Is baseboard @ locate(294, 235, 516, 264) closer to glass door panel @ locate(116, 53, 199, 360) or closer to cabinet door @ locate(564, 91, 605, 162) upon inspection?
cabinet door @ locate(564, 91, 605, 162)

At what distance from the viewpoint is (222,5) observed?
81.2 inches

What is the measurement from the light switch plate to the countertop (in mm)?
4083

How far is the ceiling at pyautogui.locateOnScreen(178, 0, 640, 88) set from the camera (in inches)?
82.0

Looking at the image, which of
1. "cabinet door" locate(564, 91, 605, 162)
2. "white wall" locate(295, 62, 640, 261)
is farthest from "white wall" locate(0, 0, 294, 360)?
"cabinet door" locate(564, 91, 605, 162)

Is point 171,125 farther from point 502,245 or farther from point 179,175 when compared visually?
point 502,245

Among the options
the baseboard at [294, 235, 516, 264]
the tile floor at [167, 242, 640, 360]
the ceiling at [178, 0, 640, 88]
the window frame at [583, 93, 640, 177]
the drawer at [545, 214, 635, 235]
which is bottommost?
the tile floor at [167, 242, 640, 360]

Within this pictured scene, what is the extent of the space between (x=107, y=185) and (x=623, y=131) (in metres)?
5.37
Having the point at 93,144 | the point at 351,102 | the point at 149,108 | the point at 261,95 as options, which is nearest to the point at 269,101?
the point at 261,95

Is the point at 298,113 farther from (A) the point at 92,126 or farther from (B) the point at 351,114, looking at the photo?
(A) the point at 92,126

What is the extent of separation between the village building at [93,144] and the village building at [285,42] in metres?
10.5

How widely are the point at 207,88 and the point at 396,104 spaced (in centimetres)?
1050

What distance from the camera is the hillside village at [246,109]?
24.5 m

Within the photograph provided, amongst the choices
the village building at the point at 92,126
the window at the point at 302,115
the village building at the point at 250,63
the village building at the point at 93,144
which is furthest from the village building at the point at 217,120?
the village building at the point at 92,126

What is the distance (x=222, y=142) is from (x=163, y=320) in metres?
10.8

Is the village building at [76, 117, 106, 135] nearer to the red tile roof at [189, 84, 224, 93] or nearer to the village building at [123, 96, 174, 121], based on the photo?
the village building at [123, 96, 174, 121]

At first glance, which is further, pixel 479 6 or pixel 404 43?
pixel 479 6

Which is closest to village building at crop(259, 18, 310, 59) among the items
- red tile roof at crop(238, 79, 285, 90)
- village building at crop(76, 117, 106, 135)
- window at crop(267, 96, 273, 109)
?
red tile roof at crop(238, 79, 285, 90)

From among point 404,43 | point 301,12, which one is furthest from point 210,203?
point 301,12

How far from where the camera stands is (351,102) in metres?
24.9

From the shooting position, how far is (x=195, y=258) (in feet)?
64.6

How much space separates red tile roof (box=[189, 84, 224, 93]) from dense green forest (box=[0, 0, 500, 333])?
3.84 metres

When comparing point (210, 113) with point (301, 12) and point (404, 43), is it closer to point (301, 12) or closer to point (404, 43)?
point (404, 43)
• • • • • • •
* WHAT THE TASK ASKS
Please copy out, word for word, the lines of the data starting with the line that contains "At first glance, which" and going on through the final line of the data.

* WRITTEN RESPONSE
At first glance, which is further, pixel 479 6 or pixel 404 43?
pixel 479 6

Which is closest to village building at crop(259, 18, 310, 59) among the items
- red tile roof at crop(238, 79, 285, 90)
- village building at crop(76, 117, 106, 135)
- window at crop(267, 96, 273, 109)
?
red tile roof at crop(238, 79, 285, 90)

From among point 404,43 | point 301,12, which one is furthest from point 210,203?
point 301,12

How far from where the camera stands is (351,102) in metres?
24.9

From the shooting position, how far is (x=195, y=258) (in feet)?
64.6

How much space separates red tile roof (box=[189, 84, 224, 93]) from dense green forest (box=[0, 0, 500, 333])?
3.84 metres

When comparing point (210, 113) with point (301, 12) and point (404, 43), is it closer to point (301, 12) or closer to point (404, 43)?
point (404, 43)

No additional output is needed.